A slap to Hades' memory. A knife in the shape of a truth I hadn't been able to say aloud.
I started toward the door, refusing to let him see the tremble in my legs.
But Cain kept talking. Of course he did.
"Tell me something, princess."
I didn't stop walking.
"Did you ever wonder if Jules' suicide was really what they said it was?"
My steps faltered.
My stomach twisted into a knot that would never be loosened. One that had not been loosened since I watched her end her life in front of me, her blood splattering on my face, warm and wet.

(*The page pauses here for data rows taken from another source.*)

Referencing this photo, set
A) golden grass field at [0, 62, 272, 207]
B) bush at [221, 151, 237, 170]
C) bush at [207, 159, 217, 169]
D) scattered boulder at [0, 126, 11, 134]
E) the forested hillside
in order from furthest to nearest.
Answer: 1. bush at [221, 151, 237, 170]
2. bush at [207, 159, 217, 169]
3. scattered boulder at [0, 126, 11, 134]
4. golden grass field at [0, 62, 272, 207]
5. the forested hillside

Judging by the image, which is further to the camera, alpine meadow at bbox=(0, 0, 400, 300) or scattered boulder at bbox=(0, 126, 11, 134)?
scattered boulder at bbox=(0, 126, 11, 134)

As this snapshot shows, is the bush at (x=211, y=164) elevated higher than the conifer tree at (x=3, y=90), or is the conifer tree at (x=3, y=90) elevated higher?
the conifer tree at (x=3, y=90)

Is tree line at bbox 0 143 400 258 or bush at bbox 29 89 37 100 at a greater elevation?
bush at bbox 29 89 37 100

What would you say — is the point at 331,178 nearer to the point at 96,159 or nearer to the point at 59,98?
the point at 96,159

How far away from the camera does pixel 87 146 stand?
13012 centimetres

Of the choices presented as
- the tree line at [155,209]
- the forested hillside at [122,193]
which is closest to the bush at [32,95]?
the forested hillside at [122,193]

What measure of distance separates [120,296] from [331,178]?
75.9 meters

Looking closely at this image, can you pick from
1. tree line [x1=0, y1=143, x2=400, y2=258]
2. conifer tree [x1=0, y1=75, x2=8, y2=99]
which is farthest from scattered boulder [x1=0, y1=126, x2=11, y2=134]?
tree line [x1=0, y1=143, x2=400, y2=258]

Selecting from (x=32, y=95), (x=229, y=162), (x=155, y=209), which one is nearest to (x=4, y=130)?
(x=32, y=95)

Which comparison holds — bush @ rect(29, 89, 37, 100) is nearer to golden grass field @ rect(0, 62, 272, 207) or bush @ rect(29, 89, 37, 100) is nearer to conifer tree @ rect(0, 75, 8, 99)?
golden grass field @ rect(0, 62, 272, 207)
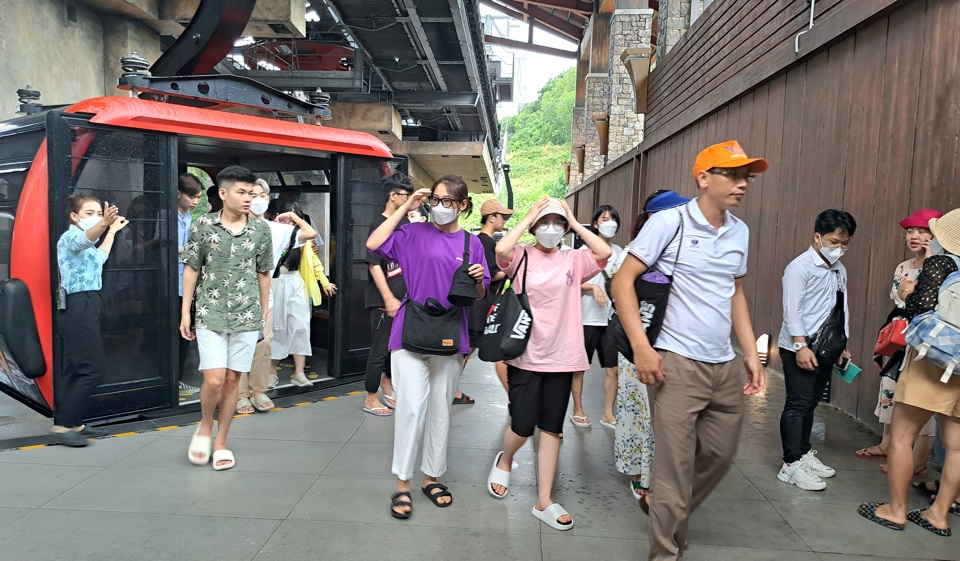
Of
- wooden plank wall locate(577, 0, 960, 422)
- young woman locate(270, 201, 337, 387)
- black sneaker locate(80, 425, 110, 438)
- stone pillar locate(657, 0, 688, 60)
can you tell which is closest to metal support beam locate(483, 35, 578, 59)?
stone pillar locate(657, 0, 688, 60)

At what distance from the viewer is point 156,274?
17.9ft

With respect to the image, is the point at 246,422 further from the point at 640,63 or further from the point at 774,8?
the point at 640,63

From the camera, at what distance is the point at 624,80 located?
60.5 ft

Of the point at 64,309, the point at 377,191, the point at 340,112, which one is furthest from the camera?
the point at 340,112

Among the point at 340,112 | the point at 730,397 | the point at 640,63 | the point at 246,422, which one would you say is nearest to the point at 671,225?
the point at 730,397

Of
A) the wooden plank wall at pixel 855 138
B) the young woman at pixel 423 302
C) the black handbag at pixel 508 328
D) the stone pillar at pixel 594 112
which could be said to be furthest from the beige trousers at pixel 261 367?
the stone pillar at pixel 594 112

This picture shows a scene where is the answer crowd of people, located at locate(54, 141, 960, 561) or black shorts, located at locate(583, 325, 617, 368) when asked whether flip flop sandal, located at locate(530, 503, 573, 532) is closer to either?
crowd of people, located at locate(54, 141, 960, 561)

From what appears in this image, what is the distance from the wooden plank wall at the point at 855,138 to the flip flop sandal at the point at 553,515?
130 inches

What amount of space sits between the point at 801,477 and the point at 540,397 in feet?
6.19

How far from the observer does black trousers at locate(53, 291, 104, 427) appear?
4797 millimetres

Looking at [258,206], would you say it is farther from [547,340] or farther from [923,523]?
[923,523]

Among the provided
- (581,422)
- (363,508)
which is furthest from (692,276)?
(581,422)

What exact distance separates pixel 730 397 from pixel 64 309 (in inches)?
174

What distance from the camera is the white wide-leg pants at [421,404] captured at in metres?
3.71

Cain's voice softened to a venomous hum. "Or did he order his own spy to die in front of you? To break you. To strip away your resolve. Just enough... so you'd fall into his arms."
I turned slowly.
Cain smiled again.
"To let him into your heart."
It boiled over in thaf singular second, my blood sizzling too hot my my fragile skin to handle as I twisted fully towards him and eraced the distance between us in a single stride.
My open palm descended on his face before reasoning or Rhea stopped me.

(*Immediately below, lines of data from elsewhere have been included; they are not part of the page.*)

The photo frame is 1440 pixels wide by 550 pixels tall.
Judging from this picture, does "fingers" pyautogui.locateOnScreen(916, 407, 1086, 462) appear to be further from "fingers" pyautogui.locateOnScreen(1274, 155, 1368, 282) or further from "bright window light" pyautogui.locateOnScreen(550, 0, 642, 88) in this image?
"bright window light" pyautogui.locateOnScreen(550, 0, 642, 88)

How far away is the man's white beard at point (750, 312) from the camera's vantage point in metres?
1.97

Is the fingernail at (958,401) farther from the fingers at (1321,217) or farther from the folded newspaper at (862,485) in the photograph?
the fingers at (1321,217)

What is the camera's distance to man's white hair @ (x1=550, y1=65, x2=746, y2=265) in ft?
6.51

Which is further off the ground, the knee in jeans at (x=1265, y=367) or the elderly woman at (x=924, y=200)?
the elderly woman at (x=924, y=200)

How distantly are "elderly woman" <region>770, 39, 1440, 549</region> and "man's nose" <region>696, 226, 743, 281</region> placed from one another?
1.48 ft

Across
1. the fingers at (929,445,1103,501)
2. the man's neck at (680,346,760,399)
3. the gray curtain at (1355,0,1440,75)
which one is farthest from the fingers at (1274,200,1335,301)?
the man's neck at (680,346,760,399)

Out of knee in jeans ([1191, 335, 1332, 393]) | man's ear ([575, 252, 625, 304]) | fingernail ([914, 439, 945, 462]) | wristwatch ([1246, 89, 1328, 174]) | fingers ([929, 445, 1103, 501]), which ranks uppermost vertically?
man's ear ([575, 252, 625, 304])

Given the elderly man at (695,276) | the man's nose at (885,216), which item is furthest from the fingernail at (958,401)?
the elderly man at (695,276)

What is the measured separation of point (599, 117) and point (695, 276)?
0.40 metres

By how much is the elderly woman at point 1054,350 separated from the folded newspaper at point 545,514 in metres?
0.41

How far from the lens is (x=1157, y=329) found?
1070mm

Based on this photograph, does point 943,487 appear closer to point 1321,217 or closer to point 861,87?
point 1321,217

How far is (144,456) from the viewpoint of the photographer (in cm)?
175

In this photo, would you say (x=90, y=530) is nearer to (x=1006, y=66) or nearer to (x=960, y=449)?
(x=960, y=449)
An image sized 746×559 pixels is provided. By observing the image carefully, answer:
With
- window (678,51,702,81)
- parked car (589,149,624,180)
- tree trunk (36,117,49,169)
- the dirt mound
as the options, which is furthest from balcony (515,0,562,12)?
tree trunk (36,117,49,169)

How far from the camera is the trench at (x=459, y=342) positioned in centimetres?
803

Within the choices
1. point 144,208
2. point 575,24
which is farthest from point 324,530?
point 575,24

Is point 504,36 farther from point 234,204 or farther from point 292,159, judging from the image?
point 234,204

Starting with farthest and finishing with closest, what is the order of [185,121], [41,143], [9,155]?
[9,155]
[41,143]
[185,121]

For the first time, surprise flared briefly in the dark void he called eyes as I grabbed him by the lapels of his suit.
I pulled him to me, our lashes almost connecting. "Keep her name out of your fucking mouth." I growled, in a voice I never thought I could muster, yet all I saw was red. All I saw was the resignation in her eyes as she pulled that trigger. It was something no one could feign, a pain too poignant to play. I had been there before, on the prepice, because life knew nothing but to chip at you until you had nothing left but the craving of the nothingness that death had to offer.
"I saw her die, held her until she breathed her last," she called me her sister, her blessed friend. "Yet you dare---" I drawled, ripping the words from the depths of soul that I tried not to reach into. "To attempt to manipulate me with her demise. Turn me against your enemy because you think I am that dense."